Salzlecken

Salzlecken im Banff Nationalpark, Kanada

Wild braucht Salz zum Ausgleich seines Mineralhaushaltes. Die einen sagen, das sei nicht unbedingt nötig, sondern lediglich ein Luxus für das Wild. Die anderen sagen, es sei lebensnotwendig für die Tiere. Ein wenig könnten wir ja dieser Sache einmal auf den Grund gehen.

Zunächst aber ein Abstecher zu den kanadischen Nationalparks. Auf dem Weg von Banff gelangt man über den Icefields Parkway zum Jasper Nationalpark. Der Icefields Parkway ist eine Panoramastraße, welche direkt durch die spektakuläre Hochgebirgslandschaft der Rocky Mountains führt. Aber nicht nur die Landschaft, auch Flora und Fauna bieten phantastische, und meist völlig unerwartete, Erlebnisse für den Reisenden.

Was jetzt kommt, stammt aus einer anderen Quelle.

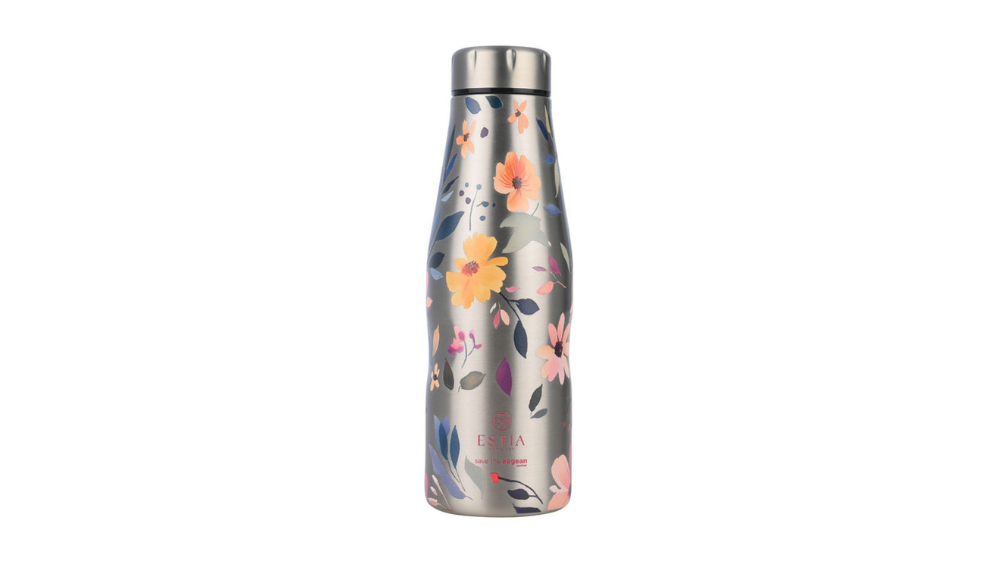 Estia Travel Flask 500ml Silver Botanic Μπουκάλι Θερμός Ανοξείδωτο
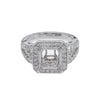 18K White Gold Rectangular  Shape Ring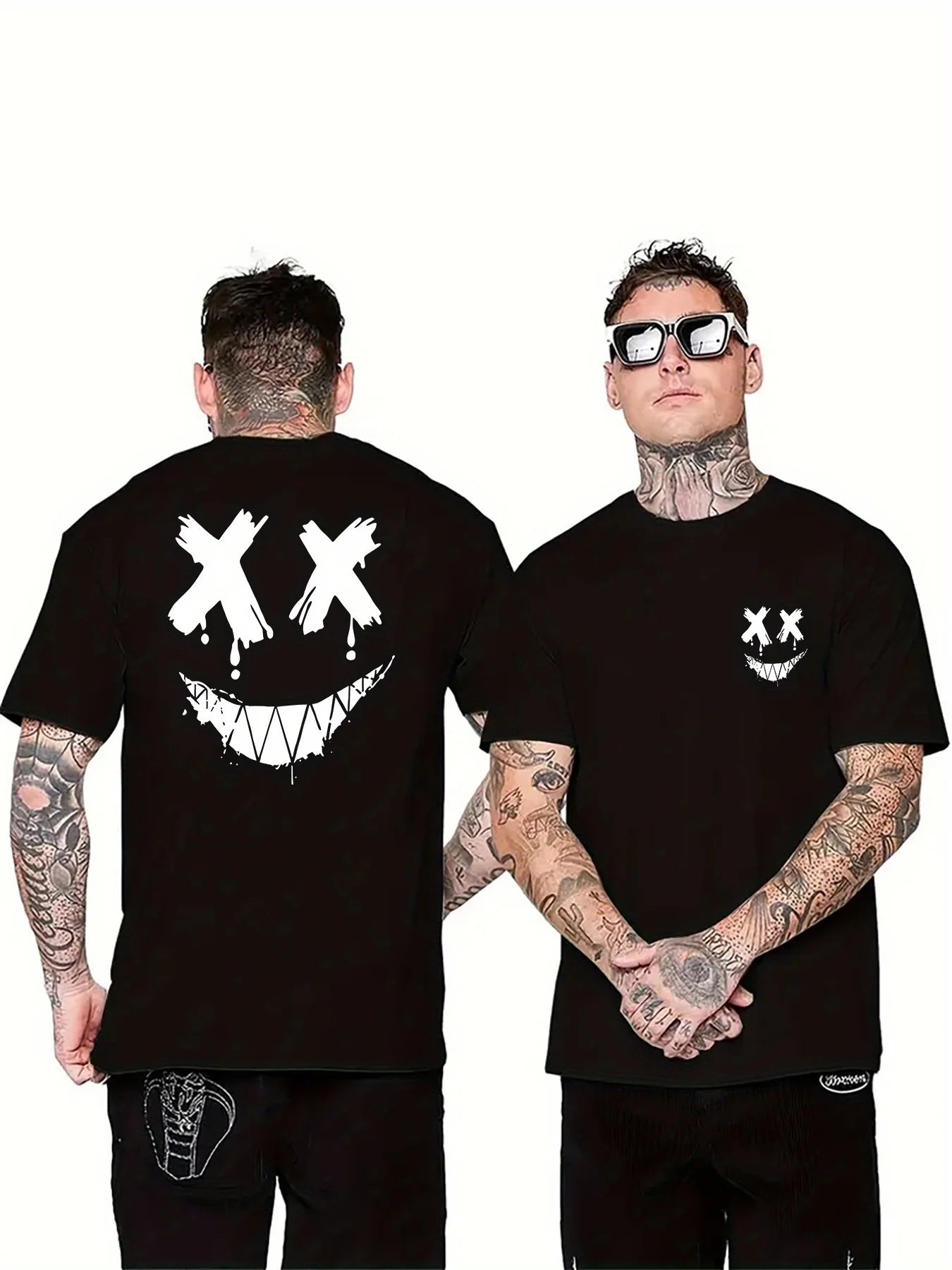 2026 Summer New Design 100% Cotton T Shirt with Fun Smiling Expression Pattern Summer Outdoor Men's Clothing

Die Straßen des Parkway sind mit salzhaltigem Schotter unterlegt, aus dem bei Nässe das Salz ausgeschwemmt wird. Wie man sieht, haben die Ziegen dies längst spitzgekriegt und kommen, regelmäßig und oft in riesigen Herden, an den Straßenrand, um dort ihren Salzbedarf zu decken. Die Tiere zeigen dabei keinerlei Scheu vor den vorbeifahrenden Autos. Das müssen sie auch nicht. Die meisten Fahrer sind so überrascht, dass sie spontan direkt auf der Straße anhalten, um dem Treiben der Ziegen zuzusehen. Die Fahrzeuge auf der Straße stehen also nicht etwa in einem Stau; wer das Schauspiel kennt und es eilig hat, fährt einfach an den haltenden Fahrzeugen vorbei, die Straßen sind in der Regel breit genug.

Wofür benötigt nun das Wild sein Salz und warum holt es sich dieses direkt von salzigen Steinen? Alle Tiere benötigen Salz, doch das Wild ernährt sich von Pflanzen und Pflanzen können ihren Salzbedarf nicht decken, so dass sie gezwungen sind andere Quellen zu finden. Tiere, die Aas und Fleisch fressen, haben dieses Problem nicht, denn deren Nahrungsquelle enthält ausreichend hohe Konzentrationen an Salz.

In Europa baut man spezielle Salzlecken für das Wild auf. Salzlecken sind künstlich vorbereitete Stelle, an denen die Tiere ihren Salzbedarf lecken können. Doch ganz gleich ob bei uns, im afrikanischen Urwald oder in der kanadischen Wildnis, Salzlecken werden von jeder Wildart geradezu gierig angenommen, ganz gleich, ob es sich um unsere Rehe, um Waldelefanten, um Wapitis oder um sonstige Grasfresser handelt. Kilometerweit zieht das Wild zu den Stellen, wo es Salz gibt.

Besonders groß ist das Bedürfnis zur Salzaufnahme während des Haarwechsels, weil die dadurch besonders beanspruchten Stoffwechselvorgänge einen erhöhten Natriumbedarf erfordern. Und egal ob Rottier, Muffelschaf oder Rehgeiß - wenn sie im Frühsommer manchmal eine halbe Stunde lang an der Salzlecke stehen, dann nur, weil der Körper nach einem Ersatz für das Salz verlangt, das in großen Mengen mit der Muttermilch abgegeben wurde. Zumindest von Hausrindern ist bekannt, dass ihre Milchleistung rapide absinkt, sobald ihre Körperreserven an Natrium erschöpft ist. Wenn dies auch bei Wild zutrifft, ist natürlich ohne Salz auch das Jungwild direkt in seinem Überleben gefährdet!

Die Leckereien auf dem Foto stammen vom 3. August 2008.